▸ **Material for this exercise**:
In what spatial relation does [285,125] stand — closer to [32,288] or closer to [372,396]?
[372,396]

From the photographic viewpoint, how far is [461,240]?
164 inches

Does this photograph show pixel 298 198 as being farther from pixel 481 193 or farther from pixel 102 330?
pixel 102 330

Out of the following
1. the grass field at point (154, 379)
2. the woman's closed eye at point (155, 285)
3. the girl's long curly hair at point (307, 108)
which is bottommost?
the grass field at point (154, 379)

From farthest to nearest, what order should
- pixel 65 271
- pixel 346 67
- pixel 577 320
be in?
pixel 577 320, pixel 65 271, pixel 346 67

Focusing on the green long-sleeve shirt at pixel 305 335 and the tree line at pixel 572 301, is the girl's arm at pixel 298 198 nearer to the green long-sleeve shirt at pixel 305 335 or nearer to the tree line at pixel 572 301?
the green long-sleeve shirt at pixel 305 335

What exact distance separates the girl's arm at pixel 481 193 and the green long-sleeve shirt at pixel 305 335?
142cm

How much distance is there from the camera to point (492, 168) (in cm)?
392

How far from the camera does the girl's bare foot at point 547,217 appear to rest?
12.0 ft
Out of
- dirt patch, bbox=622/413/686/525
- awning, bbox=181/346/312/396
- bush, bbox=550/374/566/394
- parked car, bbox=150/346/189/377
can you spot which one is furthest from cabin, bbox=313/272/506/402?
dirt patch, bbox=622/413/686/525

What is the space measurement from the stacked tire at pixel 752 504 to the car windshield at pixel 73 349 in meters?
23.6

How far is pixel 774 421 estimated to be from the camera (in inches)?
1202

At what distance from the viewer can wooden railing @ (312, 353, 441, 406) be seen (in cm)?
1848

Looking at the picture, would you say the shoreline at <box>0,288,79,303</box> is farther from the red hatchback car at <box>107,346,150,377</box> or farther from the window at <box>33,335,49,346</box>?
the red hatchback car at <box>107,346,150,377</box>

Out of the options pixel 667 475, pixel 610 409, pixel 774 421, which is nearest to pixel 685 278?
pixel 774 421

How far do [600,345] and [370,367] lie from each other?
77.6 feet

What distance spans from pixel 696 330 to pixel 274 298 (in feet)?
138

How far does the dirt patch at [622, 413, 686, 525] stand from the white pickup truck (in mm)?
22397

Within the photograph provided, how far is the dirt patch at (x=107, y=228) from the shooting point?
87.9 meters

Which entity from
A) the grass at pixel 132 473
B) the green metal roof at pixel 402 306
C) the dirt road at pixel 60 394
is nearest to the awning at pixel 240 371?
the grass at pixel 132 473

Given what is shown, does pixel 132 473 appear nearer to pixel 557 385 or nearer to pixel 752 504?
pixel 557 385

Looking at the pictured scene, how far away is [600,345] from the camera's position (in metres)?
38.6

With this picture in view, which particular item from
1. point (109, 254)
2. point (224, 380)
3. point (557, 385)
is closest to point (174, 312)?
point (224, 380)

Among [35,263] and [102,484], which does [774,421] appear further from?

▸ **Task statement**: Put every line of the data above into a Markdown table with the columns Row and Line, numbering the rows and leaving out blank lines.

▸ **Written response**:
| Row | Line |
|---|---|
| 1 | In what spatial relation does [285,125] stand — closer to [32,288] or closer to [372,396]? |
| 2 | [372,396] |
| 3 | From the photographic viewpoint, how far is [461,240]? |
| 4 | 164 inches |
| 5 | Does this photograph show pixel 298 198 as being farther from pixel 481 193 or farther from pixel 102 330? |
| 6 | pixel 102 330 |
| 7 | Out of the following |
| 8 | 1. the grass field at point (154, 379) |
| 9 | 2. the woman's closed eye at point (155, 285) |
| 10 | 3. the girl's long curly hair at point (307, 108) |
| 11 | which is bottommost? |
| 12 | the grass field at point (154, 379) |
| 13 | From farthest to nearest, what order should |
| 14 | - pixel 65 271 |
| 15 | - pixel 346 67 |
| 16 | - pixel 577 320 |
| 17 | be in? |
| 18 | pixel 577 320, pixel 65 271, pixel 346 67 |
| 19 | Focusing on the green long-sleeve shirt at pixel 305 335 and the tree line at pixel 572 301, is the girl's arm at pixel 298 198 nearer to the green long-sleeve shirt at pixel 305 335 or nearer to the tree line at pixel 572 301? |
| 20 | the green long-sleeve shirt at pixel 305 335 |
| 21 | What exact distance separates the girl's arm at pixel 481 193 and the green long-sleeve shirt at pixel 305 335? |
| 22 | 142cm |
| 23 | How much distance is there from the camera to point (492, 168) (in cm)? |
| 24 | 392 |
| 25 | How far from the camera does the girl's bare foot at point 547,217 appear to rest? |
| 26 | 12.0 ft |
| 27 | Out of |
| 28 | - dirt patch, bbox=622/413/686/525 |
| 29 | - awning, bbox=181/346/312/396 |
| 30 | - bush, bbox=550/374/566/394 |
| 31 | - parked car, bbox=150/346/189/377 |
| 32 | can you spot which one is furthest from cabin, bbox=313/272/506/402? |
| 33 | dirt patch, bbox=622/413/686/525 |
| 34 | What is the space measurement from the stacked tire at pixel 752 504 to the car windshield at pixel 73 349 in meters? |
| 35 | 23.6 |
| 36 | How far is pixel 774 421 estimated to be from the camera (in inches)? |
| 37 | 1202 |
| 38 | At what distance from the viewer can wooden railing @ (312, 353, 441, 406) be seen (in cm)? |
| 39 | 1848 |
| 40 | Looking at the picture, would you say the shoreline at <box>0,288,79,303</box> is farther from the red hatchback car at <box>107,346,150,377</box> or farther from the window at <box>33,335,49,346</box>? |
| 41 | the red hatchback car at <box>107,346,150,377</box> |
| 42 | Out of the options pixel 667 475, pixel 610 409, pixel 774 421, which is nearest to pixel 685 278? |
| 43 | pixel 774 421 |
| 44 | How far do [600,345] and [370,367] lie from each other? |
| 45 | 77.6 feet |
| 46 | What distance spans from pixel 696 330 to pixel 274 298 (in feet)? |
| 47 | 138 |
| 48 | How far does the dirt patch at [622, 413, 686, 525] stand from the white pickup truck (in mm)? |
| 49 | 22397 |
| 50 | Within the photograph provided, how far is the dirt patch at (x=107, y=228) from the shooting point? |
| 51 | 87.9 meters |
| 52 | Which entity from |
| 53 | A) the grass at pixel 132 473 |
| 54 | B) the green metal roof at pixel 402 306 |
| 55 | C) the dirt road at pixel 60 394 |
| 56 | is nearest to the awning at pixel 240 371? |
| 57 | the grass at pixel 132 473 |
| 58 | Given what is shown, does pixel 132 473 appear nearer to pixel 557 385 or nearer to pixel 752 504? |
| 59 | pixel 557 385 |
| 60 | Looking at the pictured scene, how far away is [600,345] from the camera's position (in metres)? |
| 61 | 38.6 |
| 62 | With this picture in view, which particular item from |
| 63 | 1. point (109, 254) |
| 64 | 2. point (224, 380) |
| 65 | 3. point (557, 385) |
| 66 | is closest to point (174, 312)? |
| 67 | point (224, 380) |
| 68 | Among [35,263] and [102,484], which does [774,421] appear further from? |